Não havia cá batatas-palha de pacote, usavam-se batatinhas a sério, cortadas em palitos e fritas durante uma manhã inteira. Precisei de crescer uns trinta anos e uns vinte quilos para perceber o que custaria efectivamente àquela mãe chegar à quantidade necessária para fazer um bacalhau à brás para cinco, lutando contra três miúdos a irem à vez lá abastecer-se às mãos-cheias. O mesmo acontecia com as cerejas descaroçadas e sem pés (ou “pauzinhos”), usadas para fazer doce: o monte das cerejas na panela volta e meia descia, e lá continuava ela, sentada na mesa da cozinha, a ver se o monte atingia a altura suficiente para ser levado ao lume (agora que falo nisso, talvez por essa razão fizesse tantas vezes aquilo à noite, estávamos nós já na cama, sossegaditos).
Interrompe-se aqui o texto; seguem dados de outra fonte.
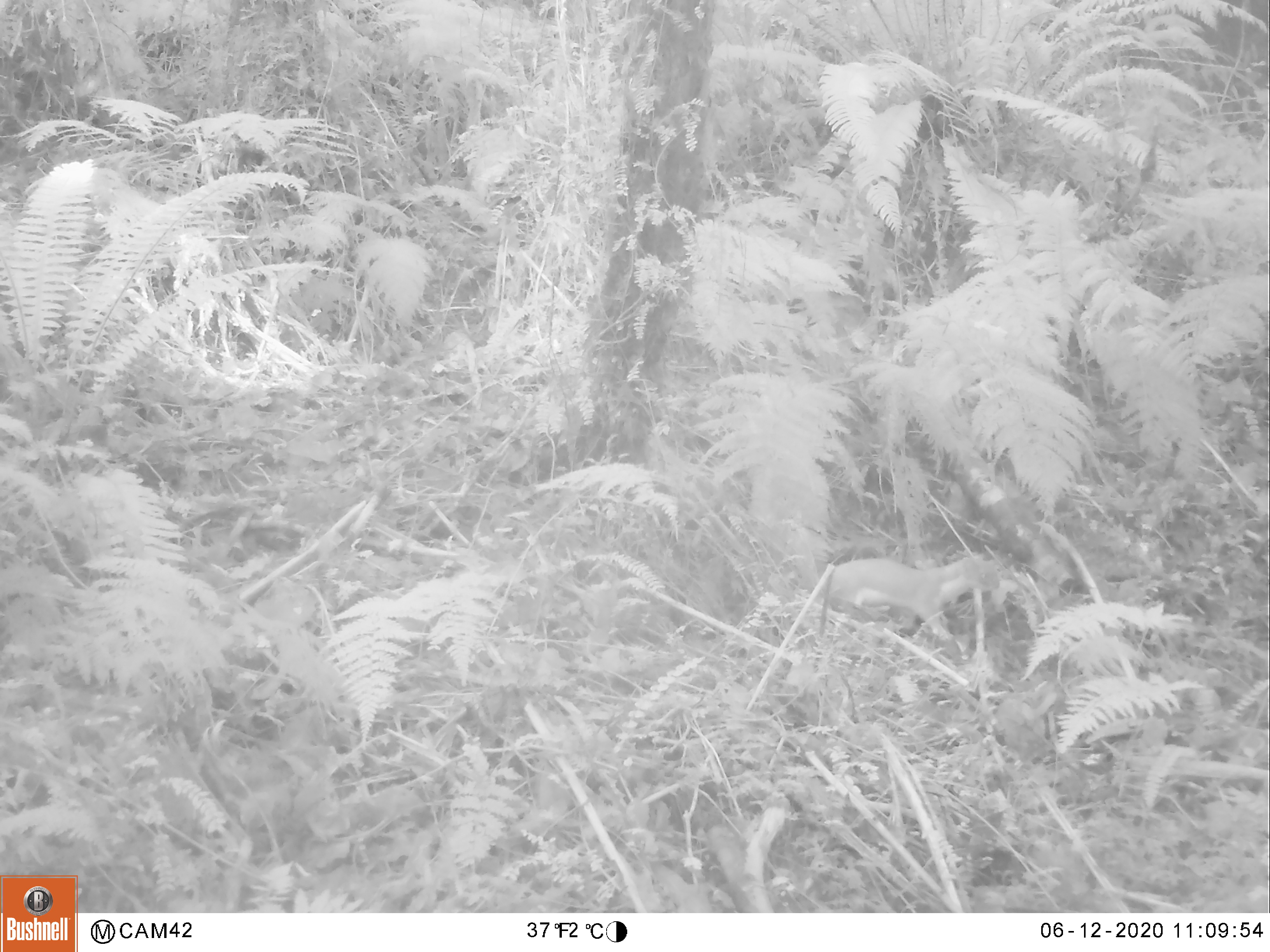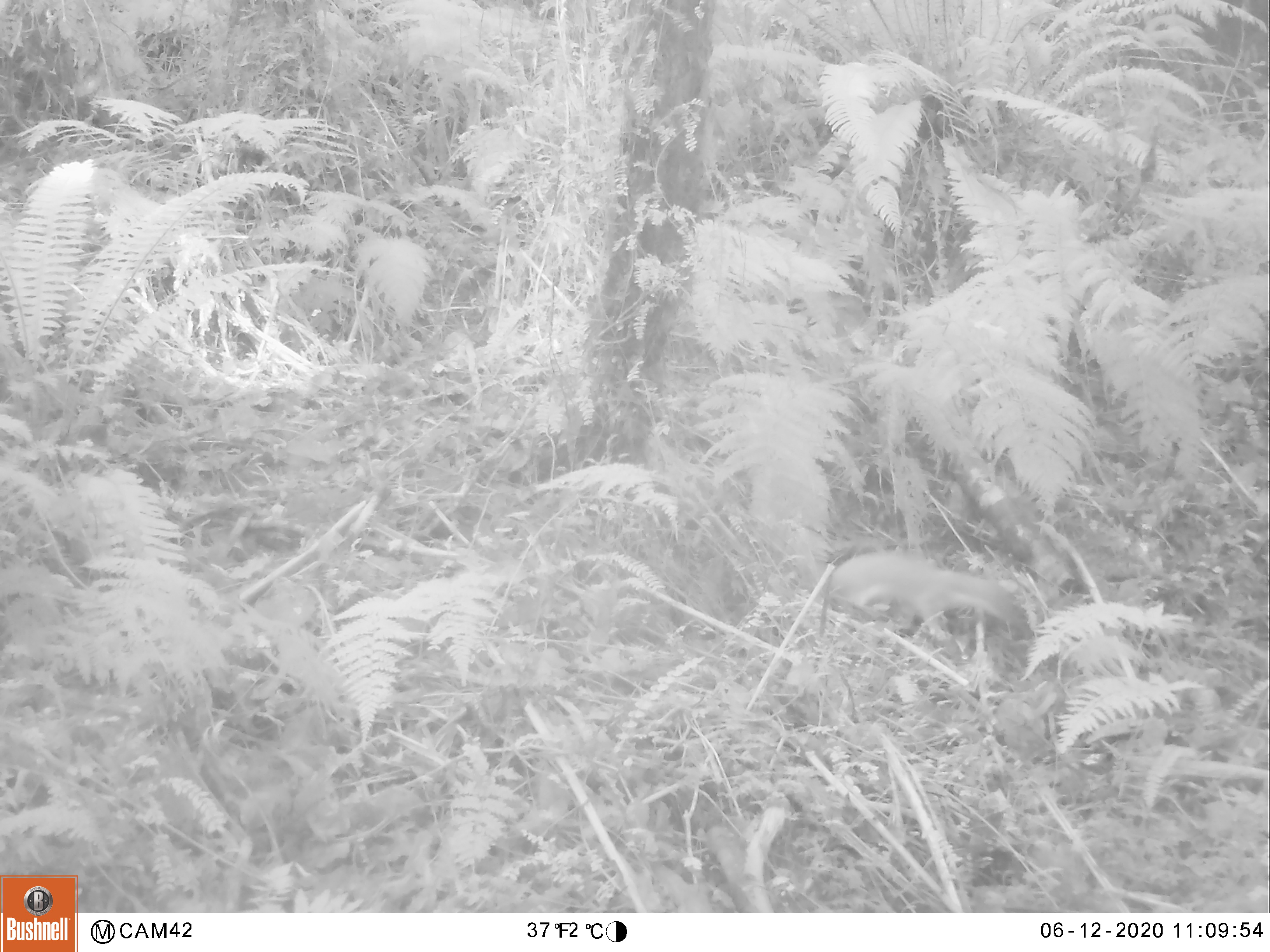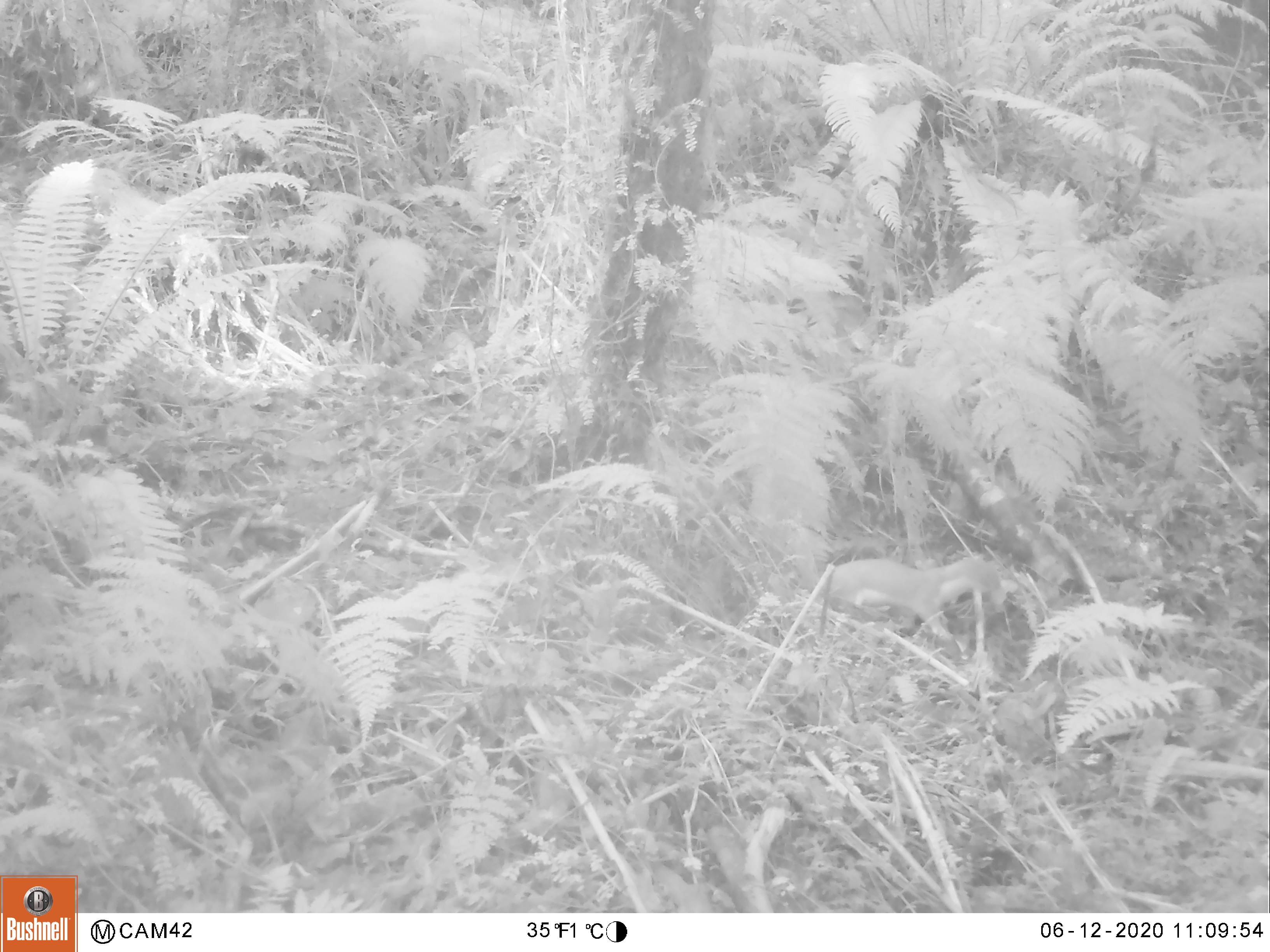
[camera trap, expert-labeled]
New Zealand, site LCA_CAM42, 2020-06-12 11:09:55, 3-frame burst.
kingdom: Animalia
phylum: Chordata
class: Mammalia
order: Carnivora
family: Mustelidae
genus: Mustela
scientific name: Mustela erminea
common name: stoat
Sempre achei que ninguém desconfiava que eu gostava de descascar e comer a parte panada dos bifes que acompanhavam o arroz malandrinho, até que o meu pai resolveu, em plena refeição, dizer “ora vamos cá ver se estes panadinhos ficaram bem feitos do outro lado”. Morri de vergonha: do outro lado, claro, faltava a “casca”. Também nunca achei que a minha mãe soubesse que eu comia tulicreme às colheres, até ela ter decidido deixar de o comprar para barrar o pão (eram papo-secos, bolinhas ou vianinhas, mas para nós eram sempre pães), que também tinha “casca” e não “côdea”, como hoje. O meu irmão preferia pão barrado com doce e o outro, pão com marmelada. Ambos calçavam sapatilhas e não ténis.
A marmelada da avó enrijecia com uma rapidez fantástica, que só o dobro da quantidade necessária de açúcar poderia permitir. Ficava tão rija que era possível transportá-la em cestas, uns dias depois, umas tigelas em cima das outras, e poucas vezes se amolgava.
À refeição, ela costumava fazer bolinhas com as miolas da broa de milho. Era sempre fácil perceber onde tinha estado sentada. Hoje, também dou por mim a fazer o mesmo com as migalhas. Mas todos sabem que não é a mesma coisa fazer bolinhas com migalhas e bolinhas com miolas. É certamente por essa razão que me vou sentando onde calha.
E não sei bem porquê, mas deixei de comer marmelada.